Bijzonder Provinciaal Landschap en archeologie: drie raakvlakken
Noord-Holland is een provincie met een divers palet aan landschappen: van het kustgebied met welvende duinen, stuwwallen met bospercelen tot aan de vele veenpolders met kenmerkende verkavelingsvormen en ontginningssloten. 32 van deze gebieden zijn aangewezen als Bijzonder Provinciaal Landschap (BPL). Ieder BPL is beschreven in de brochure ‘Bijzonder Provinciaal Landschap – 32 landschappen en kernkwaliteiten’. Een van de kernkwaliteiten van het BPL is de aardkunde, ofwel de ondergrond. Deze is op zich al relevant voor de ontwikkelingsgeschiedenis van Noord-Holland, maar is hier ook nog relevant voor het ondergronds cultureel erfgoed. Aardkundige en archeologische waarden zijn innig met elkaar verweven. Is het beleid hier ook op ingesteld? Deze vraag biedt stof tot nadenken.
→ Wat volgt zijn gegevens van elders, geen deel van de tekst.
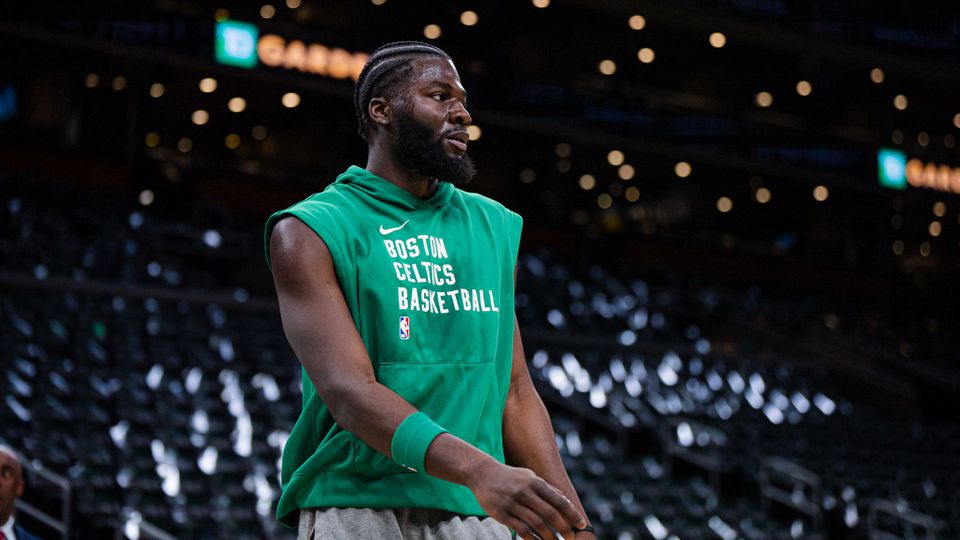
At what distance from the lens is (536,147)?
23953mm

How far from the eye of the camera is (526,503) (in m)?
1.66

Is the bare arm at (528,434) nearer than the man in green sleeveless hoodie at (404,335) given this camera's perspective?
No

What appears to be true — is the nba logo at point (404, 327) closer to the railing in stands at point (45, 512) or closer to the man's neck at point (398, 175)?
the man's neck at point (398, 175)

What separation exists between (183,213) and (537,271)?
5.34 meters

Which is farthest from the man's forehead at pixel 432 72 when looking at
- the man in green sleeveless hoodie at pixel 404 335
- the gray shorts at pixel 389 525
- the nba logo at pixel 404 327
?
the gray shorts at pixel 389 525

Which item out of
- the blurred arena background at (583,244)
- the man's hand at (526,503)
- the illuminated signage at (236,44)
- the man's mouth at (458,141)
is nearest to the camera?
the man's hand at (526,503)

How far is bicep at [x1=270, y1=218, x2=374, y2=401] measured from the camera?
1.90 meters

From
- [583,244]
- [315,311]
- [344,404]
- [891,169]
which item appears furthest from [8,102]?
[344,404]

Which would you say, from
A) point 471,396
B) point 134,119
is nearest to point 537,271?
point 134,119

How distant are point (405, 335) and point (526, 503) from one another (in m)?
0.43

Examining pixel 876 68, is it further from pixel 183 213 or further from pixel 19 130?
pixel 19 130

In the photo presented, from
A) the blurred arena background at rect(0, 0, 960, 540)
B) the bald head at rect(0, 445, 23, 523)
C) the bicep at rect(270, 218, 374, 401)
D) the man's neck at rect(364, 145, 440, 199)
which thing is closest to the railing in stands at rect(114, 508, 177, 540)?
the blurred arena background at rect(0, 0, 960, 540)

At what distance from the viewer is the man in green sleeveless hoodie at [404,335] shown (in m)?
1.90

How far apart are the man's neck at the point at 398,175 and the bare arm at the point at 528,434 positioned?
0.99ft
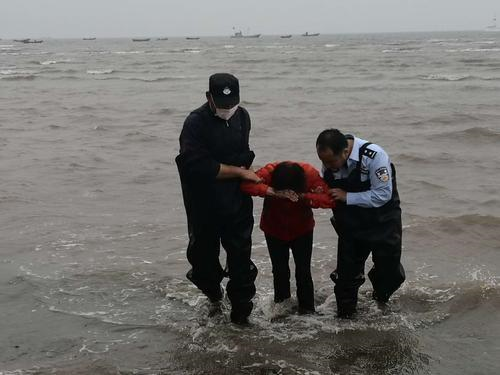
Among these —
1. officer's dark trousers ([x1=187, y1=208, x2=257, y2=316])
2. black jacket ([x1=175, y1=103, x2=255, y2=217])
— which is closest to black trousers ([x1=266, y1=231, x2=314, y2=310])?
officer's dark trousers ([x1=187, y1=208, x2=257, y2=316])

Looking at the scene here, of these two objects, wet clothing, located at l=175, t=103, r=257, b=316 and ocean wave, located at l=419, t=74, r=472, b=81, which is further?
ocean wave, located at l=419, t=74, r=472, b=81

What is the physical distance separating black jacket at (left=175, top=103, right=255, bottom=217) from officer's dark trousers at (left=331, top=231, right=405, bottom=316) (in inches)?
34.7

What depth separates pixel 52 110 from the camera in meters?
19.2

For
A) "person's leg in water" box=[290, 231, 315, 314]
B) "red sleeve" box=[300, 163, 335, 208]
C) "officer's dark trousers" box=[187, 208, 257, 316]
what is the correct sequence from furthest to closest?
1. "person's leg in water" box=[290, 231, 315, 314]
2. "officer's dark trousers" box=[187, 208, 257, 316]
3. "red sleeve" box=[300, 163, 335, 208]

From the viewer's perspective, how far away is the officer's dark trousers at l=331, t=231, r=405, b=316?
14.8ft

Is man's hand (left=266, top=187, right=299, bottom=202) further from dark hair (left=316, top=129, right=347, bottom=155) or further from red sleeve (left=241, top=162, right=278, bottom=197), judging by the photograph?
dark hair (left=316, top=129, right=347, bottom=155)

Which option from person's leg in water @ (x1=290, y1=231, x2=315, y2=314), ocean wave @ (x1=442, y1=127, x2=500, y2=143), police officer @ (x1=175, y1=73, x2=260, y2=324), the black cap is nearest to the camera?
the black cap

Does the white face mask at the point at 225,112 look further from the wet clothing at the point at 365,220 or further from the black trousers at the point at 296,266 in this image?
the black trousers at the point at 296,266

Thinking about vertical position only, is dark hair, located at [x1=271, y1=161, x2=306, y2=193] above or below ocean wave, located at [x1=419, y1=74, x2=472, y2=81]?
above

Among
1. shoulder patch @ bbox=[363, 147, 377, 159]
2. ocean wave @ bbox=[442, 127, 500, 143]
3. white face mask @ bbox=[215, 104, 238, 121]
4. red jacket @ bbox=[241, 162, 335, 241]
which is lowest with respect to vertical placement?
ocean wave @ bbox=[442, 127, 500, 143]

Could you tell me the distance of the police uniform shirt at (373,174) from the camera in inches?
169

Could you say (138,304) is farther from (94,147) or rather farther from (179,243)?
(94,147)

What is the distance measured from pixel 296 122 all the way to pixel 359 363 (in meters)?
12.3

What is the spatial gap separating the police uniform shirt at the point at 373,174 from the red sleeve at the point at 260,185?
0.55 metres
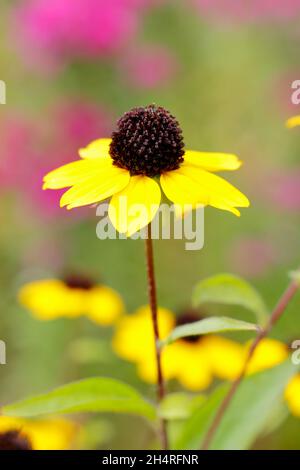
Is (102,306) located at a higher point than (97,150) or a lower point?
lower

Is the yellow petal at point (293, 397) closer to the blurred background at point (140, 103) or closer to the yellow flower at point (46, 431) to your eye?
the yellow flower at point (46, 431)

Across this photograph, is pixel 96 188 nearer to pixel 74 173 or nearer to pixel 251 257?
pixel 74 173

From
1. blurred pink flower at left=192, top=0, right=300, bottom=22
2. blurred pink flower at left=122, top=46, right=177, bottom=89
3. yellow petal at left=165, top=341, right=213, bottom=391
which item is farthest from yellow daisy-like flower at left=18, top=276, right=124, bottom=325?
blurred pink flower at left=192, top=0, right=300, bottom=22

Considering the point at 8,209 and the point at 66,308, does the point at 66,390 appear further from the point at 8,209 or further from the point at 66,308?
the point at 8,209

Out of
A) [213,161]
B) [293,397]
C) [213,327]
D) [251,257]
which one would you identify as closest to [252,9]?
[251,257]
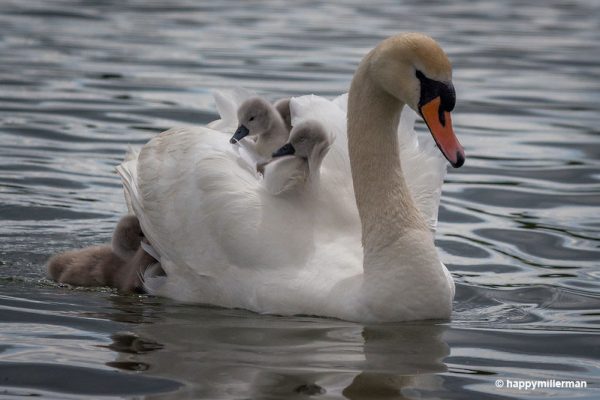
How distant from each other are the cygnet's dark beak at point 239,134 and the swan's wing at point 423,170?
903 mm

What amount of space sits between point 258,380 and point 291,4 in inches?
762

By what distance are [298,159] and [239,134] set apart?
0.79m

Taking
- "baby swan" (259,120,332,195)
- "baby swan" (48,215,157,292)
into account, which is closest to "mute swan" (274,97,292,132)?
"baby swan" (48,215,157,292)

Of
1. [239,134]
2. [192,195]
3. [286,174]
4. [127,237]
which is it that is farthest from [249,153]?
[127,237]

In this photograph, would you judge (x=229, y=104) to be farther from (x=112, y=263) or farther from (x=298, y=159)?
(x=298, y=159)

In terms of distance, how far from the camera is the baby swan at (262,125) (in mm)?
8180

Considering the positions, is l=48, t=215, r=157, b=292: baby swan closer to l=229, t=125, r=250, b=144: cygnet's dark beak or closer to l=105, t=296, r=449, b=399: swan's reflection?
l=105, t=296, r=449, b=399: swan's reflection

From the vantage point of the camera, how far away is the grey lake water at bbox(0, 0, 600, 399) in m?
6.13

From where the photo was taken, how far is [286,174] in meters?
7.38

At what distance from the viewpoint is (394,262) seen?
7.01 metres

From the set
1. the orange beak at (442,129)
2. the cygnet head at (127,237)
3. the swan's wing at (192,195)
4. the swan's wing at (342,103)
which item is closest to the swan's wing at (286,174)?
the swan's wing at (192,195)

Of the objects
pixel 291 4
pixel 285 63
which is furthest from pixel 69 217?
pixel 291 4

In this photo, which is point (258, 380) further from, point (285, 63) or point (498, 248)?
point (285, 63)

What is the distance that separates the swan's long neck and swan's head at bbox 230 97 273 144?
0.94 meters
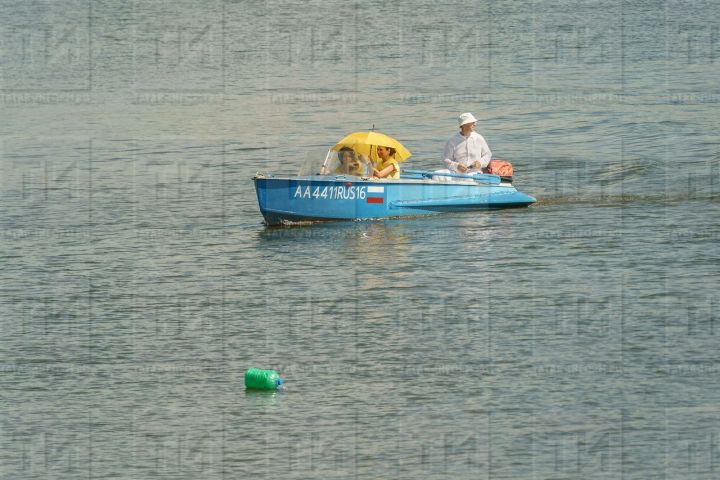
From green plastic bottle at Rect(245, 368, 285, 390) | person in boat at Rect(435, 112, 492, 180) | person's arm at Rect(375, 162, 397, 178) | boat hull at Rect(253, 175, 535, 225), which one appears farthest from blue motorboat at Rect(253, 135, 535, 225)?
green plastic bottle at Rect(245, 368, 285, 390)

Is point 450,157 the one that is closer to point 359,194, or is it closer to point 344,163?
point 359,194

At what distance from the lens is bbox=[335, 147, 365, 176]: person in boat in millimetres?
33844

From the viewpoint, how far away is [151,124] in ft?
165

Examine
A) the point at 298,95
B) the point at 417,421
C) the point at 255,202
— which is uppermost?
the point at 298,95

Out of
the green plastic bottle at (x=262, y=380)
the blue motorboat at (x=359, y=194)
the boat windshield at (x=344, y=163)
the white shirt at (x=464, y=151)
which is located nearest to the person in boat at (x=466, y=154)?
the white shirt at (x=464, y=151)

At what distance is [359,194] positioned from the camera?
33938 millimetres

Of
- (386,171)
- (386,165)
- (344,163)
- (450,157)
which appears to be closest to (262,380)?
(344,163)

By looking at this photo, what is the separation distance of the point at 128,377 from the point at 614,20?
48394mm

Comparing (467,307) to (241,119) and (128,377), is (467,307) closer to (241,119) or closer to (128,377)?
(128,377)

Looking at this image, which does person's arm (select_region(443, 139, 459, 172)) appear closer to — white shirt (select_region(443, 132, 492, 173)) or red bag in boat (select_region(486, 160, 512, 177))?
white shirt (select_region(443, 132, 492, 173))

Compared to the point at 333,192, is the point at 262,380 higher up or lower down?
lower down

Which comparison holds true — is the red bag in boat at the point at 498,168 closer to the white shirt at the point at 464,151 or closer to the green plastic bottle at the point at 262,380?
the white shirt at the point at 464,151

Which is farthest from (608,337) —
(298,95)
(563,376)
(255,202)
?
(298,95)

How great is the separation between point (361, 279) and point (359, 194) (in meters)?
4.75
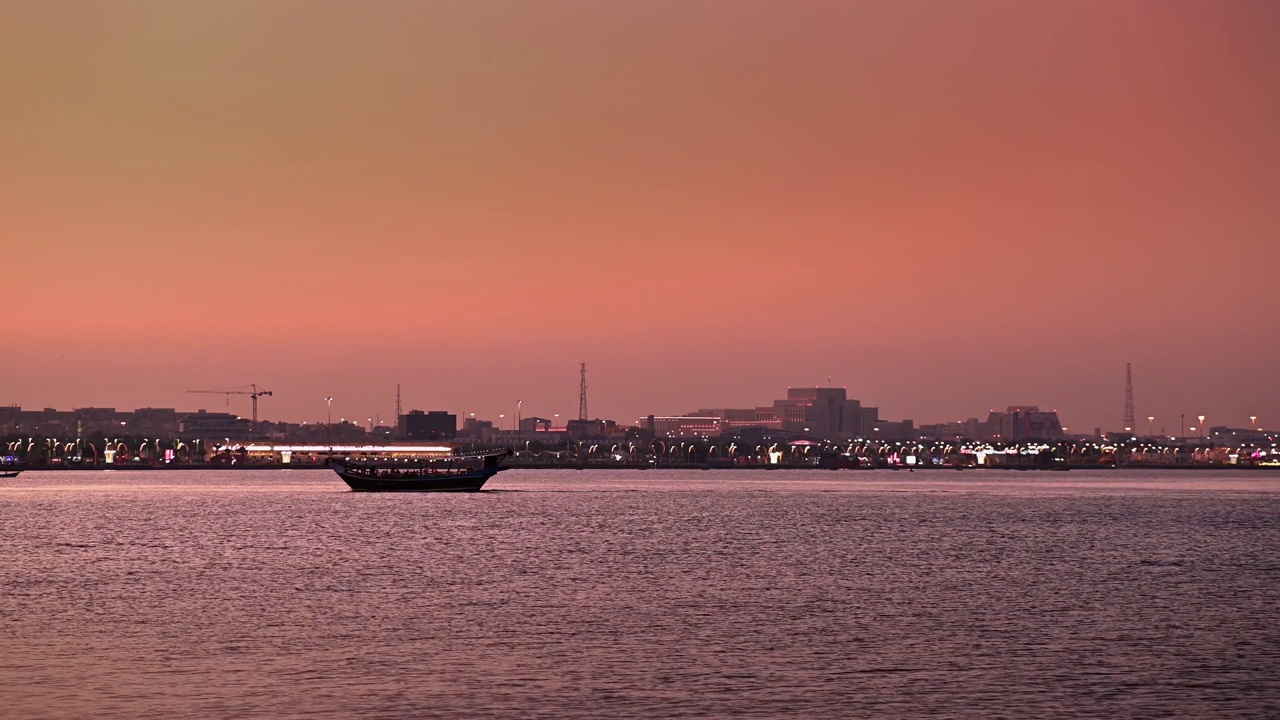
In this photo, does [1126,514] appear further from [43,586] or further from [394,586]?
[43,586]

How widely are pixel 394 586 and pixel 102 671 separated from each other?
2836 centimetres

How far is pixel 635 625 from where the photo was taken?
55.4 metres

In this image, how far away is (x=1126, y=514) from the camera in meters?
165

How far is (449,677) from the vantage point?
140 feet

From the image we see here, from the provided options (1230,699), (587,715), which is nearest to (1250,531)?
(1230,699)

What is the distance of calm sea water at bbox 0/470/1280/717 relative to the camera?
130 feet

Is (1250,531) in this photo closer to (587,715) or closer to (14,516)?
(587,715)

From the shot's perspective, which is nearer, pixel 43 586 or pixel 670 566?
pixel 43 586

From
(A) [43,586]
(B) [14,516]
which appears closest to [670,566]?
(A) [43,586]

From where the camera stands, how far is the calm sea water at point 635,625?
39.5 meters

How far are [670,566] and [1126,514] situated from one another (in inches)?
3802

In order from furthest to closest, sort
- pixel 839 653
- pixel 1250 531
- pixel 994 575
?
pixel 1250 531, pixel 994 575, pixel 839 653

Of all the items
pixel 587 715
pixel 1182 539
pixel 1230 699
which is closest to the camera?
pixel 587 715

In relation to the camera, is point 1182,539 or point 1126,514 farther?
point 1126,514
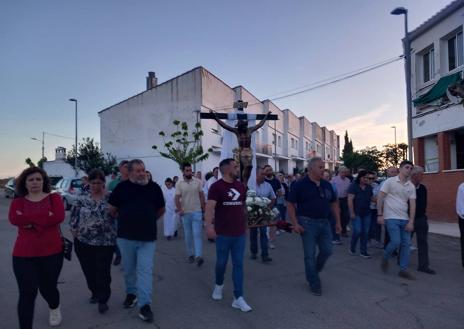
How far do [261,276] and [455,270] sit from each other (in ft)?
11.2

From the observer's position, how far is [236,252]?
16.8 feet

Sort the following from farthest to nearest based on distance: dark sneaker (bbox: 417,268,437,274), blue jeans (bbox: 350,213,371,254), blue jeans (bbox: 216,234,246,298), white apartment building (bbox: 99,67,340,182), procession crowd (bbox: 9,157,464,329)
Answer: white apartment building (bbox: 99,67,340,182) < blue jeans (bbox: 350,213,371,254) < dark sneaker (bbox: 417,268,437,274) < blue jeans (bbox: 216,234,246,298) < procession crowd (bbox: 9,157,464,329)

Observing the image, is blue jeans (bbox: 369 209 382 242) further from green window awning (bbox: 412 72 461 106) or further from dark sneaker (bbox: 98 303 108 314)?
green window awning (bbox: 412 72 461 106)

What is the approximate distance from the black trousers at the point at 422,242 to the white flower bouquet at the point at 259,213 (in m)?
2.43

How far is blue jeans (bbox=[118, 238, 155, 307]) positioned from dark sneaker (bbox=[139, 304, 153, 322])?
0.15 feet

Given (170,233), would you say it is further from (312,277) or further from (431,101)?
(431,101)

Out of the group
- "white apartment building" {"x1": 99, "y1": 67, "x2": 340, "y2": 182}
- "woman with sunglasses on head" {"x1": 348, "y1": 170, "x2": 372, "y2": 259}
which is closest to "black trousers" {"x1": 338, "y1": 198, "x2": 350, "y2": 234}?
"woman with sunglasses on head" {"x1": 348, "y1": 170, "x2": 372, "y2": 259}

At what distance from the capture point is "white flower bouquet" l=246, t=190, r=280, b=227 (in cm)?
688

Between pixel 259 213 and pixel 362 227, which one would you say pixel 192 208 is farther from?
pixel 362 227

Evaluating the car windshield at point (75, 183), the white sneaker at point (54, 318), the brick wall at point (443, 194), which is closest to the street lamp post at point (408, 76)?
the brick wall at point (443, 194)

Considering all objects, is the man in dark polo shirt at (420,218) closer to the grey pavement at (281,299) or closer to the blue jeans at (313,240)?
the grey pavement at (281,299)

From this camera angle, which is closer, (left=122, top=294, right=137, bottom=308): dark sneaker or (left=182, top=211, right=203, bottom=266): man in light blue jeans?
(left=122, top=294, right=137, bottom=308): dark sneaker

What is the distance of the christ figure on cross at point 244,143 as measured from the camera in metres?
8.21

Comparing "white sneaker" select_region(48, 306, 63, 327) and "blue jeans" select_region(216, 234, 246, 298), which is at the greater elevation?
"blue jeans" select_region(216, 234, 246, 298)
Archeologie in aardkunde: praktijk en beleid
De aardkundige waarden worden gevormd door de geologische ondergrond en de fysieke kenmerken aan het oppervlak. Deze waarden raken archeologie direct: hooggelegen zandgronden (stuwwallen) in het Gooi werden in het Paleolithicum afgestruind door jagers-verzamelaars, de kreekruggen in West-Friesland werden in het Neolithicum al bewoond en bewerkt en de veengebieden in bijvoorbeeld de Zaanstreek waren vestigingsplaatsen voor de (vee)boeren in de ijzertijd. Zo vanzelfsprekend als de waarden aan elkaar relateren, zo divers is het beleid. Terwijl archeologie in de gemeentelijke praktijk aan de orde komt bij ruimtelijke ontwikkelingen als deel van de omgevingsvergunning, is de bescherming van het BPL anders geregeld.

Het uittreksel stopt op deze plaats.